— Start Provided records —
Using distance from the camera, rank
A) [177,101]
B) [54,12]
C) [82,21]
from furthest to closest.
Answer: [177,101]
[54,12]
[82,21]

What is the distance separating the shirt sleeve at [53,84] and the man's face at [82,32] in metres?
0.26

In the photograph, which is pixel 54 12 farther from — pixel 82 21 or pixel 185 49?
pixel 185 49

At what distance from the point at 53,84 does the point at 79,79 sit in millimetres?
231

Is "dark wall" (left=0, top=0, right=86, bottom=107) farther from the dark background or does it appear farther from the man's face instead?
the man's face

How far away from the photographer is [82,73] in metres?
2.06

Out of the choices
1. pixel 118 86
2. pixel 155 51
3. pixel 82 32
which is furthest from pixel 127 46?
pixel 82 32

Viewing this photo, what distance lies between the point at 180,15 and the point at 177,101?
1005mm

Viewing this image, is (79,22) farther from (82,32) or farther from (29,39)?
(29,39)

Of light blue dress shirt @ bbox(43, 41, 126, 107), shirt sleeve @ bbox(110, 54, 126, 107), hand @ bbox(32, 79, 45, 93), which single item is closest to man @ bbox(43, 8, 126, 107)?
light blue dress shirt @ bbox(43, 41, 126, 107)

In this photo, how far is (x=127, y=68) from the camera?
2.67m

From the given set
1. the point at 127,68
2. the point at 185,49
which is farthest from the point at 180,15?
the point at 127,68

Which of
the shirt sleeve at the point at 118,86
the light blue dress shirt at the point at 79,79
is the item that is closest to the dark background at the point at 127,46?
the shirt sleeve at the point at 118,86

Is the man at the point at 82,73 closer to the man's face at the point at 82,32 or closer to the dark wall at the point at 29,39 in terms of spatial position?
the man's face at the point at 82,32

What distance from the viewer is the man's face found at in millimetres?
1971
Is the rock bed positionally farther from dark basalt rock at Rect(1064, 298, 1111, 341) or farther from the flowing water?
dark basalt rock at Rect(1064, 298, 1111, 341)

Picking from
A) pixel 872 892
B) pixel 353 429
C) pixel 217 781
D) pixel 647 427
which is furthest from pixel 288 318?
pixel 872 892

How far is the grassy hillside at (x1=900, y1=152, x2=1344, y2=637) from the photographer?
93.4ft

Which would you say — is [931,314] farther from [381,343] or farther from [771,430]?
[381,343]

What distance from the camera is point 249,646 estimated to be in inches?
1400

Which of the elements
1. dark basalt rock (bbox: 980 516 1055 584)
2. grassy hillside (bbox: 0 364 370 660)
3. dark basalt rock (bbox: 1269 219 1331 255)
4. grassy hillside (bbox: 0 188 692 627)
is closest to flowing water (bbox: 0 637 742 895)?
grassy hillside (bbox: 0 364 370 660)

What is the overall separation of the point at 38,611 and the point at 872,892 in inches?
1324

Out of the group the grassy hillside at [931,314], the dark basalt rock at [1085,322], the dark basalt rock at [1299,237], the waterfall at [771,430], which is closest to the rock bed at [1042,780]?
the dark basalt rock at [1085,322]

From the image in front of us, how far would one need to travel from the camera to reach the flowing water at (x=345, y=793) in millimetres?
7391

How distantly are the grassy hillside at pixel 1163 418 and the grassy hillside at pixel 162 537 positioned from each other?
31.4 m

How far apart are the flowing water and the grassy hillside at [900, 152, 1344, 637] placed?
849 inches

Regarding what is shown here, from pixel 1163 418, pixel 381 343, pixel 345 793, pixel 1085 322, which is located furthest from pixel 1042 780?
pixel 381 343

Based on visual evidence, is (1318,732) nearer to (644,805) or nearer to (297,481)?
— End Provided records —
» Given task
Starting at the line that contains "What distance from the camera" and continuing through the end of the items, give those lines again with "flowing water" swapped for "running water" and everything else left unchanged.

» Solution for this problem
What distance from the camera is point 249,646 estimated to be in inches?
1400

Which of the elements
1. dark basalt rock (bbox: 980 516 1055 584)
2. grassy hillside (bbox: 0 364 370 660)
3. dark basalt rock (bbox: 1269 219 1331 255)
4. grassy hillside (bbox: 0 188 692 627)
is closest to running water (bbox: 0 637 742 895)?
grassy hillside (bbox: 0 364 370 660)

What is the overall separation of the point at 38,611 and the point at 872,892 in inches?
1324

Out of the group the grassy hillside at [931,314], the dark basalt rock at [1085,322], the dark basalt rock at [1299,237], the waterfall at [771,430], which is closest to the rock bed at [1042,780]?
the dark basalt rock at [1085,322]

From the image in front of us, how far would one need to travel from the camera to reach the running water at (x=345, y=793) in millimetres?
7391

How distantly are the grassy hillside at pixel 1163 418 and the grassy hillside at pixel 162 537 positioned from each other?
31.4 m

How far apart are the running water and the grassy hillside at [900, 152, 1344, 637] placed?
849 inches

Regarding what is shown here, from pixel 1163 418, pixel 381 343, pixel 345 793, pixel 1085 322, which is located furthest from pixel 1042 780?
pixel 381 343

Based on visual evidence, is (1318,732) nearer to (644,805) or nearer to (297,481)?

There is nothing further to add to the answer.